Abstract

The purpose of this study was to categorize the contribution evasion and develop the expected models for contribution arrears in National Health Care System. The modified logistic regression model in non-payments was used as logistic regression model based on the statistical method. By using this model, we arranged non-payment types and typical branches those are appeared by statistical technique. First fact, sex and age branches those are able to take a part in economy had effect mostly. Also they had difference in non-payment probability by existence of their incomes and property. Especially people who didn't have their own house and car were appeared in high non-payment probability, disease and reduction characteristic(rare diseases, reduction of seniors, handicaps, numbers of medical treatments) didn't effect much in probability.

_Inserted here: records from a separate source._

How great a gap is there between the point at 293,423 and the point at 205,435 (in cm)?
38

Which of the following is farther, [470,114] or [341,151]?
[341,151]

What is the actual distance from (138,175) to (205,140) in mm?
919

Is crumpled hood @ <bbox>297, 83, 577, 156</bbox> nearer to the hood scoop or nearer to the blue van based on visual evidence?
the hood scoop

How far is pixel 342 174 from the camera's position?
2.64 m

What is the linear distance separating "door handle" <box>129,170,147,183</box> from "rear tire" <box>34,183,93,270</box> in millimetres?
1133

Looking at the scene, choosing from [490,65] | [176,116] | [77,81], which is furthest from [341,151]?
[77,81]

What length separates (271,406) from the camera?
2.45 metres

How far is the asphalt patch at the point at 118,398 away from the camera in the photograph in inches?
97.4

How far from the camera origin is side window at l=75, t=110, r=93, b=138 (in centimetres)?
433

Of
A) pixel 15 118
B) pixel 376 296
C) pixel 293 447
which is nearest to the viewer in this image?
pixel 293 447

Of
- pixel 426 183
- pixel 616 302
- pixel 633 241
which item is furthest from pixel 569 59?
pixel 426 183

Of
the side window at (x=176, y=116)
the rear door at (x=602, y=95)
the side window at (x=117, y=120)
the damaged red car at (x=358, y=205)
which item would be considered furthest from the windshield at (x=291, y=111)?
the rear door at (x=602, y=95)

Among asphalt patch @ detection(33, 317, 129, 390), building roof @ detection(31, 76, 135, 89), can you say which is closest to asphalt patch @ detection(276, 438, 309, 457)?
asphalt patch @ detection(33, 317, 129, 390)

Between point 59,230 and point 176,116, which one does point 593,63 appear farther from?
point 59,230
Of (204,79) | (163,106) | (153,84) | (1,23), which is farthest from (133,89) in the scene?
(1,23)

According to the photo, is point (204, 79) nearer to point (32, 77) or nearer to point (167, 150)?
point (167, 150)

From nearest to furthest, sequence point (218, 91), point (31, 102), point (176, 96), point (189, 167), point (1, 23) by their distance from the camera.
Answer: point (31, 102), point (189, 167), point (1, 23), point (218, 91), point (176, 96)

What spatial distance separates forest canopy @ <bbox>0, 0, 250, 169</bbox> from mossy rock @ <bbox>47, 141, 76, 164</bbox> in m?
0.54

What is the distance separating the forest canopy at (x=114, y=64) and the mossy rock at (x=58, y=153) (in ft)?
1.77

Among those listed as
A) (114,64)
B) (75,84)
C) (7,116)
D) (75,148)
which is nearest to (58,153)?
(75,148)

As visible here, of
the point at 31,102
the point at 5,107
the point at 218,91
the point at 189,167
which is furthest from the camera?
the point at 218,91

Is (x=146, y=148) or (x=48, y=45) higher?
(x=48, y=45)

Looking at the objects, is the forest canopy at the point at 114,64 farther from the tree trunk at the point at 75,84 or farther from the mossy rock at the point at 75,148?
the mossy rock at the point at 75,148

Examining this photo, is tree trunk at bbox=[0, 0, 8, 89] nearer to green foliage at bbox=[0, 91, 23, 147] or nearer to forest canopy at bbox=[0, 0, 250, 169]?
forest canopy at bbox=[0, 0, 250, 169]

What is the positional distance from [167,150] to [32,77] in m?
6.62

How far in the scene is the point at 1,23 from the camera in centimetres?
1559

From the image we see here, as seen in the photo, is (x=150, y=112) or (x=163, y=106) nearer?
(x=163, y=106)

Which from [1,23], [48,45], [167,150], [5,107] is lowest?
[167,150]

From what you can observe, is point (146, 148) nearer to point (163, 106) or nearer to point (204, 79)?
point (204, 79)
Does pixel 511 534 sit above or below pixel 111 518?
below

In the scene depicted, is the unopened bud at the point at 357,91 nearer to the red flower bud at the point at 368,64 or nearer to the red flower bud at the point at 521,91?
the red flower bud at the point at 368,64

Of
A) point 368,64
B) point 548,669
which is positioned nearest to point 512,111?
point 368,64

The reason for some characteristic of non-payment which is higher than the correct threshold value of Logistic Regression Model (a suggested model for predicting non-payment)'s distribution of probability was mostly moral hazard. Living difficulty was the bigger reason for non-payment, but moral slackening was the bigger reason for non-payment. But it is careless to decide that moral hazard is just the reason, there is a necessity to examine on the side of sociology based in family. By the reason, the member's non-payment reason can be classified by economy, population, and psychology, but there was a comprehension that losing of work desire could be one reason. So we analyzed informations for composition of family of members. In conclusion, we grasped that family conflict makes non-payment and conversion of member in the National Basic Livelihood Protection System difficult.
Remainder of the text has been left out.